**Problem details**.
Lay out every line of the records below as a numbered list, leaving out the blank lines.

**Stored data**.

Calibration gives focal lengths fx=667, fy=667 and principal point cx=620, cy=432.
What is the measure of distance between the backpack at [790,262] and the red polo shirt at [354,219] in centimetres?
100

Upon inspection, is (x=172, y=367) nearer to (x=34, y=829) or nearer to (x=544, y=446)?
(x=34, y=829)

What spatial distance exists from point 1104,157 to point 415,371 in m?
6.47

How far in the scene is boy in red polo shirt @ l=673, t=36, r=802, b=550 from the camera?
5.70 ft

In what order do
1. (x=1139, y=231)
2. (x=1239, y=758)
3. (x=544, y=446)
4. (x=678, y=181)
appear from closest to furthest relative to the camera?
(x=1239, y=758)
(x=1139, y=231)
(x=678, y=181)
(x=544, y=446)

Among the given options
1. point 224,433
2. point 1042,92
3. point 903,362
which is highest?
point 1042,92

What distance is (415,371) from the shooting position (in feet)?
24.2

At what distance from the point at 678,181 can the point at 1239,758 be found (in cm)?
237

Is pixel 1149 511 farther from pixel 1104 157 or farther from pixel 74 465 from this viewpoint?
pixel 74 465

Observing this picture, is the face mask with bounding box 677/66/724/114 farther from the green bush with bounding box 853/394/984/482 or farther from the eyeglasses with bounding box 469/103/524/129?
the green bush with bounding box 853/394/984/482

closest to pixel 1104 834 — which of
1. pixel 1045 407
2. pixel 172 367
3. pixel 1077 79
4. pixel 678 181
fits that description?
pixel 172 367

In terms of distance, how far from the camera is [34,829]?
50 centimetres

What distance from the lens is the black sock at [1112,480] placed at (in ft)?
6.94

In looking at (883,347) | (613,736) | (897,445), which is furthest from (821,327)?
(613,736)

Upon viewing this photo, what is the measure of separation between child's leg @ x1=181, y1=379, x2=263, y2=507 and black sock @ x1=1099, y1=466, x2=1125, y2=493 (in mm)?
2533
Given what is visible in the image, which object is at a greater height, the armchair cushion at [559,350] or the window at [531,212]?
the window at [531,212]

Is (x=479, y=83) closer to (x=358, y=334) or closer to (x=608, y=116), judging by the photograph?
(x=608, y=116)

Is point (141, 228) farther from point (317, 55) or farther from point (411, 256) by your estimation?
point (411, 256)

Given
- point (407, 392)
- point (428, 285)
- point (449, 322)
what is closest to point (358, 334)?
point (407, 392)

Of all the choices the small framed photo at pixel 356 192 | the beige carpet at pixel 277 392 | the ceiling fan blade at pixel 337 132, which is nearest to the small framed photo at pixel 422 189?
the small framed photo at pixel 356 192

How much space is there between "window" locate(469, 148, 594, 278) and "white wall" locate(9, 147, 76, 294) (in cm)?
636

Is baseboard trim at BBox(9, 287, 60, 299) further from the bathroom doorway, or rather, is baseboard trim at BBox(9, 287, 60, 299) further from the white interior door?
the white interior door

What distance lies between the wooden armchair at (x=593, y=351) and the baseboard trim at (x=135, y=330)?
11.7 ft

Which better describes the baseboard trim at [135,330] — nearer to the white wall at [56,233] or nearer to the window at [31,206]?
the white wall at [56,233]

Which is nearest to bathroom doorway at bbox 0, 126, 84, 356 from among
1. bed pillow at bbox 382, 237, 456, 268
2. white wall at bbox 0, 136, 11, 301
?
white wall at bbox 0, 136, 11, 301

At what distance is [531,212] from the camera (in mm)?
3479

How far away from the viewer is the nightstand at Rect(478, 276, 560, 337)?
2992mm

**Finished task**.
1. Calibration gives focal lengths fx=667, fy=667 and principal point cx=620, cy=432.
2. What is the measure of distance between the backpack at [790,262] and the red polo shirt at [354,219] in centimetres?
3. 100
4. Upon inspection, is (x=172, y=367) nearer to (x=34, y=829) or nearer to (x=544, y=446)?
5. (x=34, y=829)
6. What spatial distance exists from point 1104,157 to point 415,371 in m?
7. 6.47
8. How far in the scene is boy in red polo shirt @ l=673, t=36, r=802, b=550 from the camera?
9. 5.70 ft
10. In what order do
11. 1. (x=1139, y=231)
12. 2. (x=1239, y=758)
13. 3. (x=544, y=446)
14. 4. (x=678, y=181)
15. appear from closest to furthest relative to the camera?
16. (x=1239, y=758)
17. (x=1139, y=231)
18. (x=678, y=181)
19. (x=544, y=446)
20. Among the given options
21. 1. point 224,433
22. 2. point 1042,92
23. 3. point 903,362
24. which is highest?
25. point 1042,92
26. What distance is (415,371) from the shooting position (in feet)?
27. 24.2
28. At what distance from the point at 678,181 can the point at 1239,758 be found (in cm)?
29. 237
30. Is pixel 1149 511 farther from pixel 1104 157 or farther from pixel 74 465 from this viewpoint?
31. pixel 74 465
32. Observing this picture, is the face mask with bounding box 677/66/724/114 farther from the green bush with bounding box 853/394/984/482 or farther from the eyeglasses with bounding box 469/103/524/129?
33. the green bush with bounding box 853/394/984/482
34. closest to pixel 1104 834 — which of
35. 1. pixel 1045 407
36. 2. pixel 172 367
37. 3. pixel 1077 79
38. 4. pixel 678 181
39. fits that description?
40. pixel 172 367
41. In terms of distance, how far from the camera is [34,829]?
42. 50 centimetres
43. What distance from the lens is the black sock at [1112,480] placed at (in ft)?
44. 6.94
45. In looking at (883,347) | (613,736) | (897,445), which is furthest from (821,327)?
46. (613,736)
47. Upon viewing this photo, what is the measure of separation between child's leg @ x1=181, y1=379, x2=263, y2=507 and black sock @ x1=1099, y1=466, x2=1125, y2=493 (in mm)?
48. 2533
49. Given what is visible in the image, which object is at a greater height, the armchair cushion at [559,350] or the window at [531,212]?
50. the window at [531,212]
51. Is (x=479, y=83) closer to (x=358, y=334) or closer to (x=608, y=116), judging by the photograph?
52. (x=608, y=116)
53. Is point (141, 228) farther from point (317, 55) or farther from point (411, 256) by your estimation?
54. point (411, 256)
55. Given
56. - point (407, 392)
57. - point (428, 285)
58. - point (449, 322)
59. what is closest to point (358, 334)?
60. point (407, 392)
61. Of all the choices the small framed photo at pixel 356 192 | the beige carpet at pixel 277 392 | the ceiling fan blade at pixel 337 132, which is nearest to the small framed photo at pixel 422 189?
62. the small framed photo at pixel 356 192
63. How much space is there between "window" locate(469, 148, 594, 278) and "white wall" locate(9, 147, 76, 294) (in cm)?
64. 636
65. Is baseboard trim at BBox(9, 287, 60, 299) further from the bathroom doorway, or rather, is baseboard trim at BBox(9, 287, 60, 299) further from the white interior door?
66. the white interior door
67. What distance lies between the wooden armchair at (x=593, y=351) and the baseboard trim at (x=135, y=330)?
68. 11.7 ft
69. Which better describes the baseboard trim at [135,330] — nearer to the white wall at [56,233] or nearer to the window at [31,206]?
70. the white wall at [56,233]
71. Which is nearest to bathroom doorway at bbox 0, 126, 84, 356 from among
72. 1. bed pillow at bbox 382, 237, 456, 268
73. 2. white wall at bbox 0, 136, 11, 301
74. ?
75. white wall at bbox 0, 136, 11, 301
76. At what distance is [531,212] from the camera (in mm)?
77. 3479
78. How far away from the viewer is the nightstand at Rect(478, 276, 560, 337)?
79. 2992mm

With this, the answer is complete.